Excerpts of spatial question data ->
+-------+

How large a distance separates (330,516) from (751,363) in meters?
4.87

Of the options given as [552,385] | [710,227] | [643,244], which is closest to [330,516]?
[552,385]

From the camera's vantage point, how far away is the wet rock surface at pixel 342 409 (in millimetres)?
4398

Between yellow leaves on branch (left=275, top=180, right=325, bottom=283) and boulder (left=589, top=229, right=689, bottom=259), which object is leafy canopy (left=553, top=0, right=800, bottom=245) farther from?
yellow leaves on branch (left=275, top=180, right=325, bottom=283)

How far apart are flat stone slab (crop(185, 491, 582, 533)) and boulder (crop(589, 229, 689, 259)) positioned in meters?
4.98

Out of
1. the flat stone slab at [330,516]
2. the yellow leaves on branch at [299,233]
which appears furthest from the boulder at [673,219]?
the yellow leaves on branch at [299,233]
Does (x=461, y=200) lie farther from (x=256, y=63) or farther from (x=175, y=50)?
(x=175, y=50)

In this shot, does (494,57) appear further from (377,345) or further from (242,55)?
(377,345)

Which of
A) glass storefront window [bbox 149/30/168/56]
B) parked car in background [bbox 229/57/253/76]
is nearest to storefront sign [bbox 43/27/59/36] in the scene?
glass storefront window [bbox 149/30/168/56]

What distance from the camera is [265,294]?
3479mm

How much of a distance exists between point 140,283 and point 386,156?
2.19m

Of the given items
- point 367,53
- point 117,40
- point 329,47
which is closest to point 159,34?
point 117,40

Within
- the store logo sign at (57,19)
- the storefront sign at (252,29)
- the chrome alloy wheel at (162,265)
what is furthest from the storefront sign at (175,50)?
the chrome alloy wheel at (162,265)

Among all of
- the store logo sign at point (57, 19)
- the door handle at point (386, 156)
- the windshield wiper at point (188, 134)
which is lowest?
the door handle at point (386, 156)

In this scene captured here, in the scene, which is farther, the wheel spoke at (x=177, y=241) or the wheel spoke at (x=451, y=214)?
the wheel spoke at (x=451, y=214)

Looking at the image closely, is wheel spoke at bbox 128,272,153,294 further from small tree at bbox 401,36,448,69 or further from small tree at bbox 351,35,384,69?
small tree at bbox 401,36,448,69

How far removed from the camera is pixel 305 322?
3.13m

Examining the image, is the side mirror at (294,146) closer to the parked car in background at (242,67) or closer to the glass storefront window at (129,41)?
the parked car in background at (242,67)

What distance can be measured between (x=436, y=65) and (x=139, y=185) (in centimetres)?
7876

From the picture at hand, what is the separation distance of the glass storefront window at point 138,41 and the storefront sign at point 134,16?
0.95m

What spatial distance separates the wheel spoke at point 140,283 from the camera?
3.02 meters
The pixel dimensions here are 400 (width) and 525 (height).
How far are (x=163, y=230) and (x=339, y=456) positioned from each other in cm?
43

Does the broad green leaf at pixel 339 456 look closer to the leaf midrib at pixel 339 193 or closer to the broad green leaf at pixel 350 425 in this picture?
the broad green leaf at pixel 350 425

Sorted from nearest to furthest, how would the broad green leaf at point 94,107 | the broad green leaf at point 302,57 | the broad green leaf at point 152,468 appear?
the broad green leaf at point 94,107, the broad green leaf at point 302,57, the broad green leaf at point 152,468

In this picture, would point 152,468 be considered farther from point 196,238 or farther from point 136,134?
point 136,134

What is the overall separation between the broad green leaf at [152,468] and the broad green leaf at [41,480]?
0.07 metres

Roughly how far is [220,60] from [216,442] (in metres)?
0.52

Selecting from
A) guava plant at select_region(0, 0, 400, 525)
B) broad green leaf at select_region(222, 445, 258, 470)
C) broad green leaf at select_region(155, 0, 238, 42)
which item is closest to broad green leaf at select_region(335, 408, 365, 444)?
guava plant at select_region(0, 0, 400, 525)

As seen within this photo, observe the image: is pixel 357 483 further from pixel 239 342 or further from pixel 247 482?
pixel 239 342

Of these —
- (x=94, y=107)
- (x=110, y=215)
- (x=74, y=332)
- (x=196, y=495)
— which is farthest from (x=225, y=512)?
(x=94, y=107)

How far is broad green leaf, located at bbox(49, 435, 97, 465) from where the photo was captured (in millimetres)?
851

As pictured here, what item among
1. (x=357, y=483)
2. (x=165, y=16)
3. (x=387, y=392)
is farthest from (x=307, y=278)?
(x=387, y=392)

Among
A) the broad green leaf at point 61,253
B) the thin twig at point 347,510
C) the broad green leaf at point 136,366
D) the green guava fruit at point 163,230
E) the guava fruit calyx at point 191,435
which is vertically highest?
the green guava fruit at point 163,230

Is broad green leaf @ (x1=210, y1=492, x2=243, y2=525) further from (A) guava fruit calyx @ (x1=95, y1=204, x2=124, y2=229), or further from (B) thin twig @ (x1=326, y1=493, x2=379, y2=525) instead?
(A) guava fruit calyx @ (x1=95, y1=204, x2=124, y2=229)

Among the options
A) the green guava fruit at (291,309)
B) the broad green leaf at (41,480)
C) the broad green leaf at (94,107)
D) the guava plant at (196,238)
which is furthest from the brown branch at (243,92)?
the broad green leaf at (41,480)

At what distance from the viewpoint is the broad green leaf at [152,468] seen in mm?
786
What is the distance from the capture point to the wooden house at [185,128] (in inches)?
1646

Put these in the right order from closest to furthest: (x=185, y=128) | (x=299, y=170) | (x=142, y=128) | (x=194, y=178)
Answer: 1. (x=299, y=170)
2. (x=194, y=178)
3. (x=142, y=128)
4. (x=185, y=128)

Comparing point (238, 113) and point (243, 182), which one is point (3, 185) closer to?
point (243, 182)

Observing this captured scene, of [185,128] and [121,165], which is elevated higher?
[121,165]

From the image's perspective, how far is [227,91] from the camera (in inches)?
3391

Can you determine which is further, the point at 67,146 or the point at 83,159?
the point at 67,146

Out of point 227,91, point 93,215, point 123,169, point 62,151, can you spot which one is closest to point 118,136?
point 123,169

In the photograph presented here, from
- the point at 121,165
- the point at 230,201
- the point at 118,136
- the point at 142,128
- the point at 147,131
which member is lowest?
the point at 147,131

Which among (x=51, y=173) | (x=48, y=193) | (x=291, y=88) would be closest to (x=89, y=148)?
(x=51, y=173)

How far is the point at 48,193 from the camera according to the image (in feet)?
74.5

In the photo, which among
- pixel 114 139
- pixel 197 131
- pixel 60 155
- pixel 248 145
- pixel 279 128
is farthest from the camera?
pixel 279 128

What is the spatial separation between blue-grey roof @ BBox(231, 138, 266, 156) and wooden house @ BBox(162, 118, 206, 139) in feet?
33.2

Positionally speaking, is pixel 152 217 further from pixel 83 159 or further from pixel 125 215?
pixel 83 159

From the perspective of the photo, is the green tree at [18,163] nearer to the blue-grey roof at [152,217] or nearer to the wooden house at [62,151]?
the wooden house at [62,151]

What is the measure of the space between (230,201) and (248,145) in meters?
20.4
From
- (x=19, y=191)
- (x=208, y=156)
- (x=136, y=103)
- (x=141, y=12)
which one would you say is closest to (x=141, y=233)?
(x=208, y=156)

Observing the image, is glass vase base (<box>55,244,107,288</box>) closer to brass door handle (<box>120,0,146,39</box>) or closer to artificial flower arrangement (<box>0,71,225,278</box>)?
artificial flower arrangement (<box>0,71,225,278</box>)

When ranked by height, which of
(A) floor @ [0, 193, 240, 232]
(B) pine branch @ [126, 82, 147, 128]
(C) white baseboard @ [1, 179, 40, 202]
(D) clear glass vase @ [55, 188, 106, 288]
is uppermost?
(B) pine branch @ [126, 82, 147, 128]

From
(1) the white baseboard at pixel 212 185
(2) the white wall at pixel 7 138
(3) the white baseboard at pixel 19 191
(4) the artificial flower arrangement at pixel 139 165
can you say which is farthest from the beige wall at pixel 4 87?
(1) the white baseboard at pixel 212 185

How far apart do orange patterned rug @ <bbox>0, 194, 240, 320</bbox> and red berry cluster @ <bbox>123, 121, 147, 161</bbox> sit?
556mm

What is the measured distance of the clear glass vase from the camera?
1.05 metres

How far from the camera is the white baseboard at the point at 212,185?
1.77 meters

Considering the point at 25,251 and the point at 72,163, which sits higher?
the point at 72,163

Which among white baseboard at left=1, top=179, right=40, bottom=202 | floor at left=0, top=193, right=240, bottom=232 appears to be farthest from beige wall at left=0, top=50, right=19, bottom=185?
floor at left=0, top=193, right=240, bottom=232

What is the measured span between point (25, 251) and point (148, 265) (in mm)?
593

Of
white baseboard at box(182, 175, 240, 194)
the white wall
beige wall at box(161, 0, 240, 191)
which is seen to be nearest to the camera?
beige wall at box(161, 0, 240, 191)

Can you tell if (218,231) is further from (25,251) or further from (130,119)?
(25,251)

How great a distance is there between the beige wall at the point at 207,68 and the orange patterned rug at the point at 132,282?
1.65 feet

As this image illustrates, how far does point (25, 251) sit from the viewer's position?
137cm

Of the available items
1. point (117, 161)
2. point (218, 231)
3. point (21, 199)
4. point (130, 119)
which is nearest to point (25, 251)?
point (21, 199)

+-------+

Return, word for word, each line from the line that contains "What is the measured span" to the end of the listing above; include both end lines and nothing else.

What is the measured span between point (25, 251) and point (148, 265) (in mm)?
593

Of
white baseboard at box(182, 175, 240, 194)
the white wall
beige wall at box(161, 0, 240, 191)
which is seen to be nearest to the camera?
beige wall at box(161, 0, 240, 191)

Can you tell if (218,231) is further from (25,251) or further from (130,119)?
(25,251)

How great a distance is there between the beige wall at the point at 207,68 and the orange patterned rug at the point at 132,282?
1.65 feet

As this image illustrates, how far does point (25, 251) sit from the viewer's position?
137cm

Of the available items
1. point (117, 161)
2. point (218, 231)
3. point (21, 199)
4. point (130, 119)
which is nearest to point (25, 251)?
point (21, 199)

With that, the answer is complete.